GSoC pre-proposal: Matrix Archiver

JadedBlueEyes · March 14, 2025, 12:38am

I like how that connects! It sounds quite grand, haha. One idea I had was serac - a block of glacial ice.

This is going to be a bit stream of thought, but here goes:

The UI would be the primary concern here, it would have to be prerendered into digestible chunks for search engines rather than infinite scroll. Of course it would have to be split by channel, but it also needs to be divided more than that, so it doesn’t grow forever and result in gigabyte pages.

I pretty much agree with all of this. Infinite scrolling is hard to do well, especially in a cross browser way - what works well in Chrome may not work well in Firefox, and vice versa.
My main problems with splitting by date are threefold: first, conversations late at night can be split between pages. Second is you often end up with very active (and thus long) days, and then less active ones, making very uneven page sizes. Finally, some days have nothing at all! None are really technical problems, just mildly annoying UX.

The ideal state in my opinion would be some algorithm that splits to a new page after a set number of messages and a set period of inactivity. Hopefully that would result in relatively regular pages with minimal conversation splitting, but I’m sure there are problems with this I haven’t thought of.

Looks like the message gets hidden under the header, and you need to scroll up a bit. I think this could be fixed with CSS. Not sure if the infinite scroll is causing additional issues, though.
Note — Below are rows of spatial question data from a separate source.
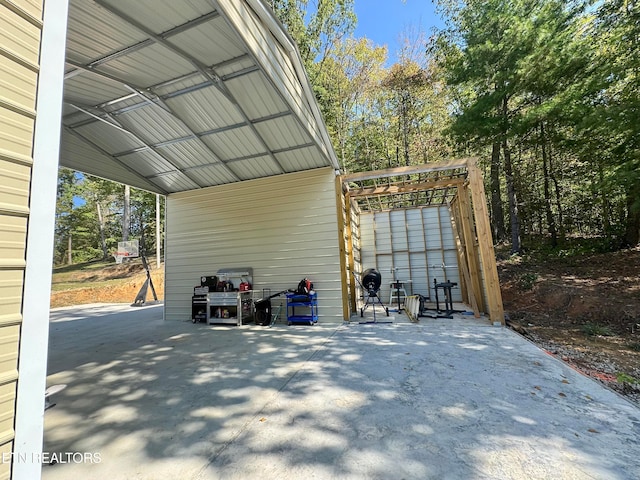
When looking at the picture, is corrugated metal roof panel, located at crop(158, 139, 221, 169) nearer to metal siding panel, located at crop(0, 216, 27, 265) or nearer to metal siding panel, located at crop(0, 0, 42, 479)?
metal siding panel, located at crop(0, 0, 42, 479)

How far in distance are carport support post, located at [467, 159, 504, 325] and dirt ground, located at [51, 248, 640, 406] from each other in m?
0.42

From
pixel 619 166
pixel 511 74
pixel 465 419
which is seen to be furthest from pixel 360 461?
pixel 511 74

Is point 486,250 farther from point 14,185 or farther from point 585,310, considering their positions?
point 14,185

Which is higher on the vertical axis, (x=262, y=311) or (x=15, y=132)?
(x=15, y=132)

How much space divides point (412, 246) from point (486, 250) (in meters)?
3.59

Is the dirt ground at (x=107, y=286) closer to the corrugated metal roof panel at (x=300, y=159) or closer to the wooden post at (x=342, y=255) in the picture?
the corrugated metal roof panel at (x=300, y=159)

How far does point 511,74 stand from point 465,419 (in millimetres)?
9418

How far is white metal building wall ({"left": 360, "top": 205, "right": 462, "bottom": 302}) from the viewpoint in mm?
8453

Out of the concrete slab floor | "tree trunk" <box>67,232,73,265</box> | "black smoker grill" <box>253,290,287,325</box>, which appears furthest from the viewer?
"tree trunk" <box>67,232,73,265</box>

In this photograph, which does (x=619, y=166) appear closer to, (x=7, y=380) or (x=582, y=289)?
(x=582, y=289)

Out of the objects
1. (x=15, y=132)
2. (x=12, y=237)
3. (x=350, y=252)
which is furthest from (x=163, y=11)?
(x=350, y=252)

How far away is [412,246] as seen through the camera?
880 cm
So we would have to track the event ID, we should be embedding that in the HTML regardless. The thing is, going in and editing within a page would be finicky and fragile compared to regenerating each page from scratch. That would necesitate knowing what’s in the page. If we split by date, for example, that would be relatively easy. But then edits, etc complicate that and require storing exactly what IDs are in each page anyway. We’re essentially forced to maintain a event ID ↔ page mapping - the question is what else we get from that, and what constraints it adds.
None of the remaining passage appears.